Reforçando…Ontem, Lula almoçou no Palácio das Laranjeiras, no Rio, residência oficial do governador Sérgio Cabral (PMDB). Estavam presentes parlamentares, ministros e secretários estaduais e municipais de diversos partidos da base: PT, PMDB, PDT, PSB, PC do B, PSC e PRB. O Babalorixá mandou um recado: se todos estiverem unidos em 2012, ele estará no palanque. Vai ficar longe das cidades em que os partidos da base se dividirem. Como se nota, ele força a mão para que candidatos sejam verdadeiros chefes de uma arca de Noé, reunindo um pouco de tudo. Foi assim que impôs, por exemplo, que o PT do Maranhão, adversário histórico dos Sarneys, apoiasse a candidatura de Roseana ao governo do Estado.
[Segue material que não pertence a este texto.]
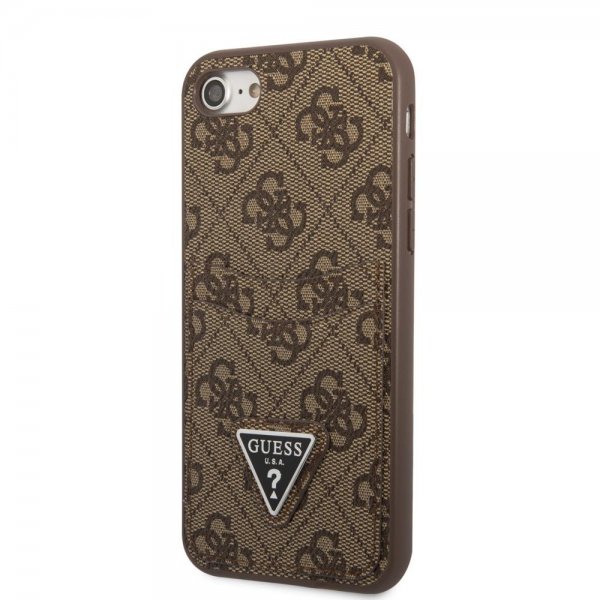 Guess iPhone 7/8/SE Skal Double Cardslot Metal Triangle Brun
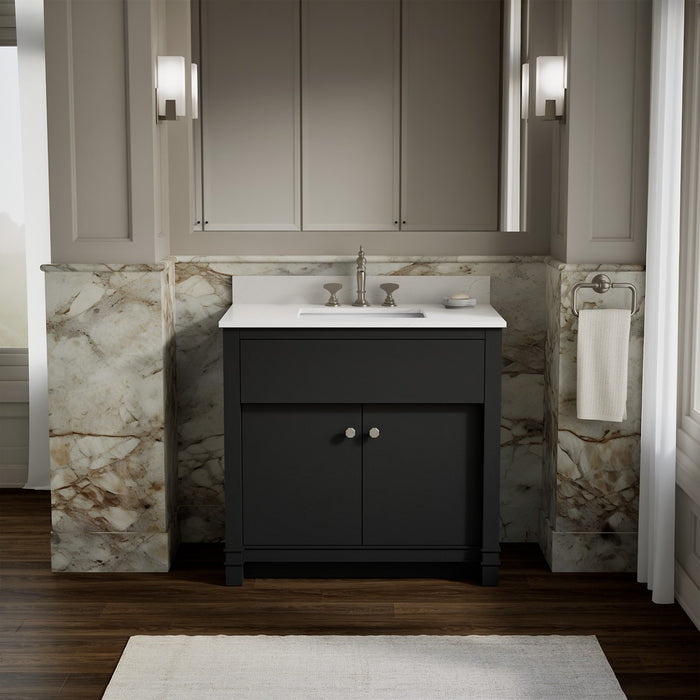 KOHLER K-33266 Alouette 36" bathroom vanity cabinet with sink and quartz top
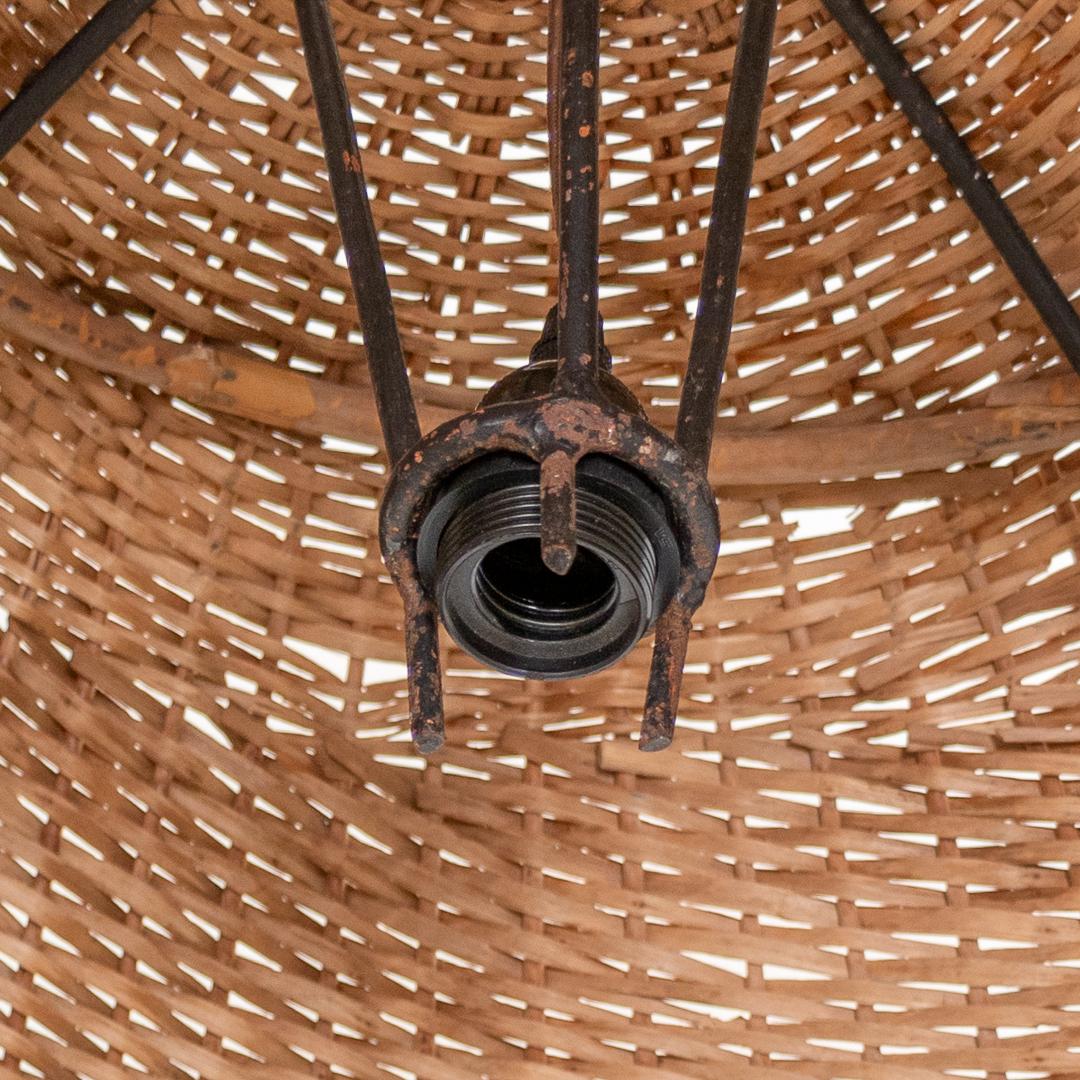 Large French Wicker Dome Light 5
Ora, aonde isso leva? Sob o guarda-chuva do lulo-petismo, abrigam-se, então, os mais diversos interesses. Não se constroem candidaturas com uma proposta, uma agenda, um programa, um rumo. Faz-se um amontoado para ganhar a disputa e, depois, dividir o poder. Não é um condomínio, mas um cortiço, em que cada casa de cômodo segue as suas próprias regras. A realidade política brasileira, reitero, com suas dezenas de partidos e uma espantosa indefinição ideológica, já predispõe o país à corrupção. O “modelo Lula” leva isso ao paroxismo.
O PR e o PMDB, por exemplo, estão magoadíssimos e prometem retaliação - se possível, “retalhação” também… - a quem queira ouvir. Sentem-se traídos. Não foi isso o que Lula lhes prometeu. Não é esse o acordo, vamos dizer, histórico feito com o PT. Afinal, o combinado é que cada um tenha o “seu” pedaço, desde que colabore, é evidente, com o governo federal.
ATENÇÃO! ESSES PARTIDOS PROMETERAM FIDELIDADE AO GOVERNO, NÃO VERGONHA NA CARA! ISSO NÃO ESTAVA NO COMBINADO. ISSO NÃO ESTAVA NO PREÇO. E não que o PT esteja fazendo tais exigências, entendam bem. Mas essa imprensa, vocês sabem como é… Se bem se lembram, Gilberto Carvalho, secretário-geral da Presidência, afirmou que ela não contribui para a “formação cidadã” - ou porcaria do gênero.
A pouca-vergonha a que assistimos é a expressão do mais puro modo lulista de conduzir a política. Os larápios saltaram da margem para o centro do poder. Passaram a dar as cartas em ministérios. E, como se conclui da reunião havida no Rio, Lula tenta dar sobrevida ao modelo. Continua disposto a juntar todos os “patriotas” numa grande frente para tomar de assalto as cidades. Depois é só dividir o conteúdo do cofre. O presidencialismo de coalizão pode até colaborar com a governabilidade. Já o lulismo de coalizão está desgovernado.